Several nights later he heard music from the far side of camp. Strings, plucked by skillful hands, and sweet breathy notes of something not quite like a shepherd’s reed pipe. A voice, singing. He stiffened. He knew that voice, knew that honeygold sweetness. Damn the woman, he thought. Her with her arts, she’ll get us all killed.
He chose a roundabout way to her; he could not have said why. Perhaps the sentries would be less alert, listening to the singing? But no. They challenged him, every one, with a briskness he found irritating rather than reassuring.

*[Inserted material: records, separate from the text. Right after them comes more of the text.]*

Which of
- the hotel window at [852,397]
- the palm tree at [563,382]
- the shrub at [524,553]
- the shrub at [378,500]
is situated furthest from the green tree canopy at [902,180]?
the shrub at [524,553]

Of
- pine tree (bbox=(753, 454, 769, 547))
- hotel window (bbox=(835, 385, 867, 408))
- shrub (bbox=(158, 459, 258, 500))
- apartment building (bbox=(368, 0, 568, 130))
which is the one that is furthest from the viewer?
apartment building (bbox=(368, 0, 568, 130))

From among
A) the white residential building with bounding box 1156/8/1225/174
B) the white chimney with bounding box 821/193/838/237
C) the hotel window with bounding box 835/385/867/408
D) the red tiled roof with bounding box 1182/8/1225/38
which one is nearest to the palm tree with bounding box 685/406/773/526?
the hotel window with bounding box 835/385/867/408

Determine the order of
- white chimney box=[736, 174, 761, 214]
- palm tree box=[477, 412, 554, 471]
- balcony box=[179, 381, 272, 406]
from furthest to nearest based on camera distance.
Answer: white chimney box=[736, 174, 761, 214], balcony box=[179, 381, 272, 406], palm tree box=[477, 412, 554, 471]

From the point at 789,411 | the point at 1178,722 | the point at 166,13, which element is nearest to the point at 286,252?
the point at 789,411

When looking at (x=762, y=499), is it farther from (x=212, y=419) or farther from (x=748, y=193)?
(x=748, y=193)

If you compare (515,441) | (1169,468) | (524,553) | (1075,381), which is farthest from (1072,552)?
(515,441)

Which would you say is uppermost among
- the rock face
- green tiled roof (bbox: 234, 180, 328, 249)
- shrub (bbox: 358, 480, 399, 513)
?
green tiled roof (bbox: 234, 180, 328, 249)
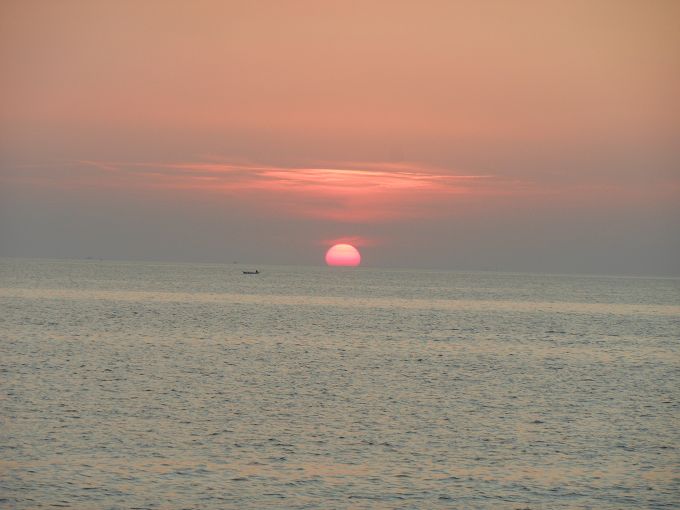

She sat well back from the fire, cradling the roundbellied stringed instrument and listening to another woman play a wooden pipe three handspans long. Gird watched her from the shadows. That long bony face, the hollows of the eyes—she had grace, he had to admit. Her hands moved, her fingers began touching the strings again, bringing out mellow notes from her instrument. They wove around the pipe-player’s melody and tangled Gird’s attempt to follow either instrument alone. One of the men began to sing, a horse-nomad song. “Fleet foot the wind calls, run from the following storm—” The magelady joined in, again that golden tone he mistrusted. Her voice ran a little above the tune, patterning with it, but in no mode Gird knew. He scowled, ready to be angry. All at once her eyes met his. Her voice slipped, and found itself again.
No. He would not listen to her. He would not look at her. She was betrayal, treachery: she had killed her own king. Magelady, born to deceit and mastery. He was himself: peasant: Mali’s husband. Mali’s dead, whispered some dark corner of his mind. Raheli’s father, then. Broad and blunt, and liking it that way—he would not let himself be seduced by mere grace and golden voice.